Extract.
____________

Aims and Objectives: The objective of this studentship is to build upon the previous results and streamline the classification by utilising deep learning models to segment images and automatically classify the masks (seeds). This means employing models for image analysis rather than relying on tabulated methods.
The dataset comprises images of seeds laid out on a flat surface, featuring between 50 and 500 seeds in each image. These images showcase either mixed or single species and encompass the top approximately 10 wildflower species commercialised in the UK. Altogether, they represent around 150,000 seeds or instances.
The student will explore different DL approaches that combine segmentation and classification of instances (e.g. Mask R-CNN, YOLACT, SOLOv2) from images directly. The student will use the existing imageJ pipeline to obtain “ground truth” masks for training and combine semi-automatic annotation tools from the image dataset.
This project aims to compare seeds and cells, potentially making significant contributions to bioimaging research. It intends to establish a benchmark for analysing phenotypic patterns, which will assist in the effective and automated monitoring and treatment of cancer.

____________

Source material.
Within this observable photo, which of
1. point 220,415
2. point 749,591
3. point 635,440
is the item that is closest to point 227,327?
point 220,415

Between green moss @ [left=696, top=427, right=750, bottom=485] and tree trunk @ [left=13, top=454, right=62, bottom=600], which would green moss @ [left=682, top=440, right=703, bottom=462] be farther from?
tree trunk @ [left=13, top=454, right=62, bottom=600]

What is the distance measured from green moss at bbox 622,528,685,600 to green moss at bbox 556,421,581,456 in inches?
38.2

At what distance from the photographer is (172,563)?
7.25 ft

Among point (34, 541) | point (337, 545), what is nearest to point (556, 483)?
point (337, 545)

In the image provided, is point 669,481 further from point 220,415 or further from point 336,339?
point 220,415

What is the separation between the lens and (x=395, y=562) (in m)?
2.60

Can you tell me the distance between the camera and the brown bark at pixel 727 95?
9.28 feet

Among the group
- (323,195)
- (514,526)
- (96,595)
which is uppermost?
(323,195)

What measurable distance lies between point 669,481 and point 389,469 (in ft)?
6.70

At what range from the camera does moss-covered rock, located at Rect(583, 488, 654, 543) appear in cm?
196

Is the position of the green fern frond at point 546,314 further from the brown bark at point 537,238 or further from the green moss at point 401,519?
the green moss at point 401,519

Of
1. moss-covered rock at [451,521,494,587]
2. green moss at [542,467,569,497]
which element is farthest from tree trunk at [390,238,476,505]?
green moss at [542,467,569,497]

____________

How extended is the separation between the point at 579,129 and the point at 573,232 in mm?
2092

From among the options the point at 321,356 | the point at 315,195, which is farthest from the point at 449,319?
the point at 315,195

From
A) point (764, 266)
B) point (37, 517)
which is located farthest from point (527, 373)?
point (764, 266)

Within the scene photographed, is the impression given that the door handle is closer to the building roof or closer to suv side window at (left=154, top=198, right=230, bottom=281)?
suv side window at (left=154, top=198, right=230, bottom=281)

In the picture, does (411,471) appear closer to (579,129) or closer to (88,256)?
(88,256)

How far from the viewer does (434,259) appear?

____________

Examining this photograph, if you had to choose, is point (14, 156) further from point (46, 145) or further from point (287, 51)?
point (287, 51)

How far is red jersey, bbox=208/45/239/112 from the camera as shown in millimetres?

____________

Task instructions.
**1)** Reproduce the passage of the seed-classification studentship text that lies between "The student will explore" and "treatment of cancer.", inclusive.
**2)** Continue the seed-classification studentship description from its final sentence.

Responses.
**1)**
The student will explore different DL approaches that combine segmentation and classification of instances (e.g. Mask R-CNN, YOLACT, SOLOv2) from images directly. The student will use the existing imageJ pipeline to obtain “ground truth” masks for training and combine semi-automatic annotation tools from the image dataset.
This project aims to compare seeds and cells, potentially making significant contributions to bioimaging research. It intends to establish a benchmark for analysing phenotypic patterns, which will assist in the effective and automated monitoring and treatment of cancer.

**2)**
Skills gained and required: The student will have access to a comprehensive image dataset, modern HPC and GPU infrastructure at Earlham Institute, and interaction with other researchers in the field. We expect the student to work most days a week at the institute. The student will receive guidance to explore and advance the project but will be given a good degree of independence to explore different options. They will contribute to and make a real impact on an ongoing project in our lab.
This project is intended for a student with a basic understanding of Python programming and machine learning who wants to enhance their research and biocomputational analysis skills. The project will train participants in essential bioimaging and data analysis skills that will be useful in any professional setting. It will cover transversal skills, including randomisation, replication, statistical power, cross-validation, and other related competencies. Additionally, the project provides a fundamental introduction to machine learning. The student will generate more data based on their preferred research questions and experimental design. This project is 100% computational biology, there is no lab benchwork.